• Reading text:
** BEGIN **

Overkill frontman Bobby Blitz was the guest on Full Metal Jackie's weekend radio show. The singer talked about filming two full album performances for an upcoming DVD, the new Overkill album, his lyrical influences and more. Check out the chat below:

How ya doing my friend?

How are you Jackie? Boys and girls? Bobby Blitz from Overkill talking to you from the great state of New Jersey.

You know I love me some Jersey, every time I talk to you it makes me a little homesick.

I tell you, I know when these interviews come up you have the need for, at minimum, for the accent, you know. But you know, I think all of the state, we’ve always — we’re a very proud state. It’s one of the things that we always kind of get, you know, we get the short end of the stick sometimes when people don’t quite understand our dialects or our ways and means. But for us to live here we hold it quite dear to our hearts.

Oh, absolutely! Anywhere I go in the world, I think I've been told I'm a little abrasive or aggressive and once you say, 'Hey I'm from Jersey!' they're like, 'Oh, alright, I get it now..."

Well you know the old expression you can take the girl outta Jersey… [laughs]

Feel The Fire and Horrorscope were recorded and filmed at a one off show in Germany. Overkill has always been a here in the now kind of band. What motivated this look back at your history?

Oh money! No, no, not money. We’re honestly not doing this to get rich. You know, it was in our contracts it was always a DVD. We wanted to do something else a little different and we’d always held off from doing the one complete record, you know, on a tour.

And DD [Verni, bass] and I, Dave [Linsk, guitar], Dereck ['The Skull' Tailer, guitars] and Ron [Lipnicki, drums] were sitting around the bus, we said, 'Hey, what if we do it in one show and if we did two records, it would kind of, uh, for lack of a better word, it would trump all the other one record tours.' So it’s really just a one-night special thing. And Germany is really the place we had started doing our big touring. This is our first quote unquote tour bus. Everything else was vans and Volkswagens and station wagons prior to this point and we had flown over to Europe and done a run through Germany and Benelux back in 1986 with Anthrax.

So to go back to kinda where it started was not really the worst thing. So we kind of lined up all the stars thinking about it and saying, 'You know, if we’re gonna do it, we’re also gonna fulfill the contract of the DVD, you know, let’s make it like gangbusters, let’s throw it over the top.' So that was really the idea behind it.

Those records bookend the band's catalog on Megaforce Records. What was special about being a part of that label?

You know, Megaforce was really our introduction into the music business. And I think it’s a great introduction because it wasn’t getting thrown into the deep end of the pool, of the high finance of the Warner, Elektra, Atlantic type of signing. We were brought up on Megaforce being really kind of a small family label. I mean many of these people still work in the business: Metal Maria, Missy Palazzo, also graduates of the same college as you are ... Missy on WSOU. They were, you know, we were brought in by metalheads doing metal and I think that was a great introduction because we were developed by our own account and not by somebody else’s outside input. These people were doing this music because they loved doing this music, and I think that that’s what gave us, let’s say, the opportunity to cruise that fortitude again.

** END **

• Written instruction: Continue the Overkill interview after its last sentence.

• Stored rows:
** BEGIN **

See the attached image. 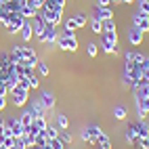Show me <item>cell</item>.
Segmentation results:
<instances>
[{
  "label": "cell",
  "mask_w": 149,
  "mask_h": 149,
  "mask_svg": "<svg viewBox=\"0 0 149 149\" xmlns=\"http://www.w3.org/2000/svg\"><path fill=\"white\" fill-rule=\"evenodd\" d=\"M48 141V139H46V134H44V130H40V132H38L36 136H34V145H38V147H40V145H44Z\"/></svg>",
  "instance_id": "obj_31"
},
{
  "label": "cell",
  "mask_w": 149,
  "mask_h": 149,
  "mask_svg": "<svg viewBox=\"0 0 149 149\" xmlns=\"http://www.w3.org/2000/svg\"><path fill=\"white\" fill-rule=\"evenodd\" d=\"M11 149H27V147L23 145V141H21V139H15V143L11 145Z\"/></svg>",
  "instance_id": "obj_38"
},
{
  "label": "cell",
  "mask_w": 149,
  "mask_h": 149,
  "mask_svg": "<svg viewBox=\"0 0 149 149\" xmlns=\"http://www.w3.org/2000/svg\"><path fill=\"white\" fill-rule=\"evenodd\" d=\"M101 25H103V34L116 32V21H113V19H105V21H101Z\"/></svg>",
  "instance_id": "obj_27"
},
{
  "label": "cell",
  "mask_w": 149,
  "mask_h": 149,
  "mask_svg": "<svg viewBox=\"0 0 149 149\" xmlns=\"http://www.w3.org/2000/svg\"><path fill=\"white\" fill-rule=\"evenodd\" d=\"M134 103H136V111L149 113V97H143V99H139V101H134Z\"/></svg>",
  "instance_id": "obj_23"
},
{
  "label": "cell",
  "mask_w": 149,
  "mask_h": 149,
  "mask_svg": "<svg viewBox=\"0 0 149 149\" xmlns=\"http://www.w3.org/2000/svg\"><path fill=\"white\" fill-rule=\"evenodd\" d=\"M8 95H11V103L15 107H25L27 99H29V91H25V88H21V86H15Z\"/></svg>",
  "instance_id": "obj_4"
},
{
  "label": "cell",
  "mask_w": 149,
  "mask_h": 149,
  "mask_svg": "<svg viewBox=\"0 0 149 149\" xmlns=\"http://www.w3.org/2000/svg\"><path fill=\"white\" fill-rule=\"evenodd\" d=\"M134 63L141 72H145V69H149V57L143 53H134Z\"/></svg>",
  "instance_id": "obj_16"
},
{
  "label": "cell",
  "mask_w": 149,
  "mask_h": 149,
  "mask_svg": "<svg viewBox=\"0 0 149 149\" xmlns=\"http://www.w3.org/2000/svg\"><path fill=\"white\" fill-rule=\"evenodd\" d=\"M59 136H61L63 143H72V134H69L67 130H61V134H59Z\"/></svg>",
  "instance_id": "obj_37"
},
{
  "label": "cell",
  "mask_w": 149,
  "mask_h": 149,
  "mask_svg": "<svg viewBox=\"0 0 149 149\" xmlns=\"http://www.w3.org/2000/svg\"><path fill=\"white\" fill-rule=\"evenodd\" d=\"M29 149H40V147H38V145H34V147H29Z\"/></svg>",
  "instance_id": "obj_44"
},
{
  "label": "cell",
  "mask_w": 149,
  "mask_h": 149,
  "mask_svg": "<svg viewBox=\"0 0 149 149\" xmlns=\"http://www.w3.org/2000/svg\"><path fill=\"white\" fill-rule=\"evenodd\" d=\"M113 116H116V120H126L128 111H126L124 105H118V107H113Z\"/></svg>",
  "instance_id": "obj_24"
},
{
  "label": "cell",
  "mask_w": 149,
  "mask_h": 149,
  "mask_svg": "<svg viewBox=\"0 0 149 149\" xmlns=\"http://www.w3.org/2000/svg\"><path fill=\"white\" fill-rule=\"evenodd\" d=\"M141 80L143 82H149V69H145V72L141 74Z\"/></svg>",
  "instance_id": "obj_39"
},
{
  "label": "cell",
  "mask_w": 149,
  "mask_h": 149,
  "mask_svg": "<svg viewBox=\"0 0 149 149\" xmlns=\"http://www.w3.org/2000/svg\"><path fill=\"white\" fill-rule=\"evenodd\" d=\"M19 122L23 124V132H25V128H27V126H32V122H34L32 111H29V109H25V111L21 113V118H19Z\"/></svg>",
  "instance_id": "obj_18"
},
{
  "label": "cell",
  "mask_w": 149,
  "mask_h": 149,
  "mask_svg": "<svg viewBox=\"0 0 149 149\" xmlns=\"http://www.w3.org/2000/svg\"><path fill=\"white\" fill-rule=\"evenodd\" d=\"M97 4H101V6H111V0H97Z\"/></svg>",
  "instance_id": "obj_40"
},
{
  "label": "cell",
  "mask_w": 149,
  "mask_h": 149,
  "mask_svg": "<svg viewBox=\"0 0 149 149\" xmlns=\"http://www.w3.org/2000/svg\"><path fill=\"white\" fill-rule=\"evenodd\" d=\"M80 136H82V141H84L86 145H95V143H97V139H95V134L91 132V128H88V126L80 132Z\"/></svg>",
  "instance_id": "obj_19"
},
{
  "label": "cell",
  "mask_w": 149,
  "mask_h": 149,
  "mask_svg": "<svg viewBox=\"0 0 149 149\" xmlns=\"http://www.w3.org/2000/svg\"><path fill=\"white\" fill-rule=\"evenodd\" d=\"M57 46L61 51H67V53H76L78 51V40H76V34H61L57 38Z\"/></svg>",
  "instance_id": "obj_3"
},
{
  "label": "cell",
  "mask_w": 149,
  "mask_h": 149,
  "mask_svg": "<svg viewBox=\"0 0 149 149\" xmlns=\"http://www.w3.org/2000/svg\"><path fill=\"white\" fill-rule=\"evenodd\" d=\"M48 145H51L53 149H65V143L61 141V136H57V139H51V141H48Z\"/></svg>",
  "instance_id": "obj_32"
},
{
  "label": "cell",
  "mask_w": 149,
  "mask_h": 149,
  "mask_svg": "<svg viewBox=\"0 0 149 149\" xmlns=\"http://www.w3.org/2000/svg\"><path fill=\"white\" fill-rule=\"evenodd\" d=\"M57 27L55 25H46L44 29V36H42V40L40 42H46V44H57Z\"/></svg>",
  "instance_id": "obj_10"
},
{
  "label": "cell",
  "mask_w": 149,
  "mask_h": 149,
  "mask_svg": "<svg viewBox=\"0 0 149 149\" xmlns=\"http://www.w3.org/2000/svg\"><path fill=\"white\" fill-rule=\"evenodd\" d=\"M6 107V97H0V109Z\"/></svg>",
  "instance_id": "obj_41"
},
{
  "label": "cell",
  "mask_w": 149,
  "mask_h": 149,
  "mask_svg": "<svg viewBox=\"0 0 149 149\" xmlns=\"http://www.w3.org/2000/svg\"><path fill=\"white\" fill-rule=\"evenodd\" d=\"M4 2H6V0H0V4H4Z\"/></svg>",
  "instance_id": "obj_45"
},
{
  "label": "cell",
  "mask_w": 149,
  "mask_h": 149,
  "mask_svg": "<svg viewBox=\"0 0 149 149\" xmlns=\"http://www.w3.org/2000/svg\"><path fill=\"white\" fill-rule=\"evenodd\" d=\"M38 99L42 101V105H44L46 109H53V107L57 105V99H55V95H53V93H48V91H42Z\"/></svg>",
  "instance_id": "obj_11"
},
{
  "label": "cell",
  "mask_w": 149,
  "mask_h": 149,
  "mask_svg": "<svg viewBox=\"0 0 149 149\" xmlns=\"http://www.w3.org/2000/svg\"><path fill=\"white\" fill-rule=\"evenodd\" d=\"M101 48H103V53H107V55H120V51H118V32L103 34Z\"/></svg>",
  "instance_id": "obj_1"
},
{
  "label": "cell",
  "mask_w": 149,
  "mask_h": 149,
  "mask_svg": "<svg viewBox=\"0 0 149 149\" xmlns=\"http://www.w3.org/2000/svg\"><path fill=\"white\" fill-rule=\"evenodd\" d=\"M36 69H38V72H40V76H42V78H46L48 74H51V69H48V65H46L44 61H38V65H36Z\"/></svg>",
  "instance_id": "obj_29"
},
{
  "label": "cell",
  "mask_w": 149,
  "mask_h": 149,
  "mask_svg": "<svg viewBox=\"0 0 149 149\" xmlns=\"http://www.w3.org/2000/svg\"><path fill=\"white\" fill-rule=\"evenodd\" d=\"M55 126L59 128V130H67V128H69V120H67V116L57 113V116H55Z\"/></svg>",
  "instance_id": "obj_17"
},
{
  "label": "cell",
  "mask_w": 149,
  "mask_h": 149,
  "mask_svg": "<svg viewBox=\"0 0 149 149\" xmlns=\"http://www.w3.org/2000/svg\"><path fill=\"white\" fill-rule=\"evenodd\" d=\"M97 143H99V147H101V149H111V141H109V136H107L105 132L97 139Z\"/></svg>",
  "instance_id": "obj_26"
},
{
  "label": "cell",
  "mask_w": 149,
  "mask_h": 149,
  "mask_svg": "<svg viewBox=\"0 0 149 149\" xmlns=\"http://www.w3.org/2000/svg\"><path fill=\"white\" fill-rule=\"evenodd\" d=\"M93 15L99 17L101 21H105V19H113V8H111V6H101V4H97Z\"/></svg>",
  "instance_id": "obj_9"
},
{
  "label": "cell",
  "mask_w": 149,
  "mask_h": 149,
  "mask_svg": "<svg viewBox=\"0 0 149 149\" xmlns=\"http://www.w3.org/2000/svg\"><path fill=\"white\" fill-rule=\"evenodd\" d=\"M8 17H11V11L6 8V4H0V23H6L8 21Z\"/></svg>",
  "instance_id": "obj_28"
},
{
  "label": "cell",
  "mask_w": 149,
  "mask_h": 149,
  "mask_svg": "<svg viewBox=\"0 0 149 149\" xmlns=\"http://www.w3.org/2000/svg\"><path fill=\"white\" fill-rule=\"evenodd\" d=\"M132 25L139 27L143 34L149 32V15H143V13H139V11H136V13L132 15Z\"/></svg>",
  "instance_id": "obj_6"
},
{
  "label": "cell",
  "mask_w": 149,
  "mask_h": 149,
  "mask_svg": "<svg viewBox=\"0 0 149 149\" xmlns=\"http://www.w3.org/2000/svg\"><path fill=\"white\" fill-rule=\"evenodd\" d=\"M21 141H23V145H25L27 149H29V147H34V134H29V132H23Z\"/></svg>",
  "instance_id": "obj_33"
},
{
  "label": "cell",
  "mask_w": 149,
  "mask_h": 149,
  "mask_svg": "<svg viewBox=\"0 0 149 149\" xmlns=\"http://www.w3.org/2000/svg\"><path fill=\"white\" fill-rule=\"evenodd\" d=\"M40 15H42V19L48 23V25H59L61 23V17H63V11H59V8H51L48 4H42V8H40Z\"/></svg>",
  "instance_id": "obj_2"
},
{
  "label": "cell",
  "mask_w": 149,
  "mask_h": 149,
  "mask_svg": "<svg viewBox=\"0 0 149 149\" xmlns=\"http://www.w3.org/2000/svg\"><path fill=\"white\" fill-rule=\"evenodd\" d=\"M139 149H149V136H145V139H136V143H134Z\"/></svg>",
  "instance_id": "obj_36"
},
{
  "label": "cell",
  "mask_w": 149,
  "mask_h": 149,
  "mask_svg": "<svg viewBox=\"0 0 149 149\" xmlns=\"http://www.w3.org/2000/svg\"><path fill=\"white\" fill-rule=\"evenodd\" d=\"M19 34H21L23 42H29L34 38V32H32V23H29V19H25V23L21 25V29H19Z\"/></svg>",
  "instance_id": "obj_15"
},
{
  "label": "cell",
  "mask_w": 149,
  "mask_h": 149,
  "mask_svg": "<svg viewBox=\"0 0 149 149\" xmlns=\"http://www.w3.org/2000/svg\"><path fill=\"white\" fill-rule=\"evenodd\" d=\"M27 82H29V88H32V91L40 86V80H38V76H34V74H29V76H27Z\"/></svg>",
  "instance_id": "obj_35"
},
{
  "label": "cell",
  "mask_w": 149,
  "mask_h": 149,
  "mask_svg": "<svg viewBox=\"0 0 149 149\" xmlns=\"http://www.w3.org/2000/svg\"><path fill=\"white\" fill-rule=\"evenodd\" d=\"M126 38H128V42H130L132 46H139V44H143V32L139 27H128V32H126Z\"/></svg>",
  "instance_id": "obj_7"
},
{
  "label": "cell",
  "mask_w": 149,
  "mask_h": 149,
  "mask_svg": "<svg viewBox=\"0 0 149 149\" xmlns=\"http://www.w3.org/2000/svg\"><path fill=\"white\" fill-rule=\"evenodd\" d=\"M147 128H149V124H147Z\"/></svg>",
  "instance_id": "obj_48"
},
{
  "label": "cell",
  "mask_w": 149,
  "mask_h": 149,
  "mask_svg": "<svg viewBox=\"0 0 149 149\" xmlns=\"http://www.w3.org/2000/svg\"><path fill=\"white\" fill-rule=\"evenodd\" d=\"M44 134H46V139L51 141V139H57L59 136V128L55 126V124H46V128H44Z\"/></svg>",
  "instance_id": "obj_21"
},
{
  "label": "cell",
  "mask_w": 149,
  "mask_h": 149,
  "mask_svg": "<svg viewBox=\"0 0 149 149\" xmlns=\"http://www.w3.org/2000/svg\"><path fill=\"white\" fill-rule=\"evenodd\" d=\"M72 19H74V23H76V27H78V29H80V27H86V21H88V17H86L84 13H76Z\"/></svg>",
  "instance_id": "obj_22"
},
{
  "label": "cell",
  "mask_w": 149,
  "mask_h": 149,
  "mask_svg": "<svg viewBox=\"0 0 149 149\" xmlns=\"http://www.w3.org/2000/svg\"><path fill=\"white\" fill-rule=\"evenodd\" d=\"M0 149H4V147H2V145H0Z\"/></svg>",
  "instance_id": "obj_46"
},
{
  "label": "cell",
  "mask_w": 149,
  "mask_h": 149,
  "mask_svg": "<svg viewBox=\"0 0 149 149\" xmlns=\"http://www.w3.org/2000/svg\"><path fill=\"white\" fill-rule=\"evenodd\" d=\"M136 4H139V13L149 15V0H136Z\"/></svg>",
  "instance_id": "obj_30"
},
{
  "label": "cell",
  "mask_w": 149,
  "mask_h": 149,
  "mask_svg": "<svg viewBox=\"0 0 149 149\" xmlns=\"http://www.w3.org/2000/svg\"><path fill=\"white\" fill-rule=\"evenodd\" d=\"M27 109L32 111V116H34V118H44V111H46V107L42 105V101H40V99L32 101V105H29Z\"/></svg>",
  "instance_id": "obj_12"
},
{
  "label": "cell",
  "mask_w": 149,
  "mask_h": 149,
  "mask_svg": "<svg viewBox=\"0 0 149 149\" xmlns=\"http://www.w3.org/2000/svg\"><path fill=\"white\" fill-rule=\"evenodd\" d=\"M86 27H91L93 29V34H103V25H101V19L99 17H88V21H86Z\"/></svg>",
  "instance_id": "obj_13"
},
{
  "label": "cell",
  "mask_w": 149,
  "mask_h": 149,
  "mask_svg": "<svg viewBox=\"0 0 149 149\" xmlns=\"http://www.w3.org/2000/svg\"><path fill=\"white\" fill-rule=\"evenodd\" d=\"M6 95H8V91H6L2 84H0V97H6Z\"/></svg>",
  "instance_id": "obj_42"
},
{
  "label": "cell",
  "mask_w": 149,
  "mask_h": 149,
  "mask_svg": "<svg viewBox=\"0 0 149 149\" xmlns=\"http://www.w3.org/2000/svg\"><path fill=\"white\" fill-rule=\"evenodd\" d=\"M4 149H6V147H4ZM8 149H11V147H8Z\"/></svg>",
  "instance_id": "obj_47"
},
{
  "label": "cell",
  "mask_w": 149,
  "mask_h": 149,
  "mask_svg": "<svg viewBox=\"0 0 149 149\" xmlns=\"http://www.w3.org/2000/svg\"><path fill=\"white\" fill-rule=\"evenodd\" d=\"M122 2H126V4H132V2H134V0H122Z\"/></svg>",
  "instance_id": "obj_43"
},
{
  "label": "cell",
  "mask_w": 149,
  "mask_h": 149,
  "mask_svg": "<svg viewBox=\"0 0 149 149\" xmlns=\"http://www.w3.org/2000/svg\"><path fill=\"white\" fill-rule=\"evenodd\" d=\"M23 65L27 67V69H34L36 65H38V55H36V51L32 46H25L23 44Z\"/></svg>",
  "instance_id": "obj_5"
},
{
  "label": "cell",
  "mask_w": 149,
  "mask_h": 149,
  "mask_svg": "<svg viewBox=\"0 0 149 149\" xmlns=\"http://www.w3.org/2000/svg\"><path fill=\"white\" fill-rule=\"evenodd\" d=\"M136 139H139V134H136V130H134V126L130 124V126L126 128V143H128V145H134Z\"/></svg>",
  "instance_id": "obj_20"
},
{
  "label": "cell",
  "mask_w": 149,
  "mask_h": 149,
  "mask_svg": "<svg viewBox=\"0 0 149 149\" xmlns=\"http://www.w3.org/2000/svg\"><path fill=\"white\" fill-rule=\"evenodd\" d=\"M6 126H8V130H11V134L15 139H21L23 136V124L19 122V118H11V120L6 122Z\"/></svg>",
  "instance_id": "obj_8"
},
{
  "label": "cell",
  "mask_w": 149,
  "mask_h": 149,
  "mask_svg": "<svg viewBox=\"0 0 149 149\" xmlns=\"http://www.w3.org/2000/svg\"><path fill=\"white\" fill-rule=\"evenodd\" d=\"M86 53H88V57H93V59H95V57H97V53H99L97 44H95V42H88V44H86Z\"/></svg>",
  "instance_id": "obj_34"
},
{
  "label": "cell",
  "mask_w": 149,
  "mask_h": 149,
  "mask_svg": "<svg viewBox=\"0 0 149 149\" xmlns=\"http://www.w3.org/2000/svg\"><path fill=\"white\" fill-rule=\"evenodd\" d=\"M13 143H15V136H13L11 132H6V134H2V136H0V145H2V147H6V149H8Z\"/></svg>",
  "instance_id": "obj_25"
},
{
  "label": "cell",
  "mask_w": 149,
  "mask_h": 149,
  "mask_svg": "<svg viewBox=\"0 0 149 149\" xmlns=\"http://www.w3.org/2000/svg\"><path fill=\"white\" fill-rule=\"evenodd\" d=\"M132 126H134V130H136L139 139L149 136V128H147V122H145V120H136V122H132Z\"/></svg>",
  "instance_id": "obj_14"
}]
</instances>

** END **

• Response to this exercise:
To say, this is worthwhile, they believe it’s worthwhile. This isn’t about some bean counter at the end of an album cycle saying, 'You know, Overkill’s not that good' just because the beans don’t line up. This is about people saying, 'Hey, I believe in this band.' So I think it was a super introduction for us cause they and that process was developed at our own pace as opposed to being burned out at too quick a rate, which is the case with many of those major labels.

The next Overkill album is cued up. Lyrically, what influenced the things you're saying with these new songs?

I always use the opportunity to write lyrics as just kind of... I use it as kind of a quiet thing. It’s a lot of the things that come in through the eyes and the ears of the reactions I have and the emotions I have between records. So this is kind of, I don’t know if this is a blessing or a curse that this stuff stays with you. You know, sometimes it’s just better to dispose of it. But I do think that when I get an opportunity to sit down by the time I’m done with, in this case, 11 songs, I'm getting out points of view whether they be social points of view. I’m getting out some of the misdeeds, some of the bumps in the road that I’ve had, some of the positives, some of the negatives.

Now, I don’t want to just generalize, but I do think that I’m writing from a perspective that a lot of people go through. You know it’s always been on the human level. I consider myself part of this community so therefore I consider myself much like those who are in this community, not someone who’s pedestal or resting on our laurels, more so somebody who’s active with regards to you know, I’m a fan before I’m a guy in this band.

I think I'm writing about things that are quite pertinent to what I go through all the time and what other people go through all the time. It could also be something as totally from left field, I remember watching Black Mass with Johnny Depp and the next thing I know I'm down here smashing on the computer and scratching out notes on the back of cocktail napkins and recording lyrics. So there's a variety source from where it can come from, but I would think that the weight of that source comes from the internal things that I've collected. Trying to dispose any of the negativity I've collected over the last year and a half.

What never changes about how music makes you feel?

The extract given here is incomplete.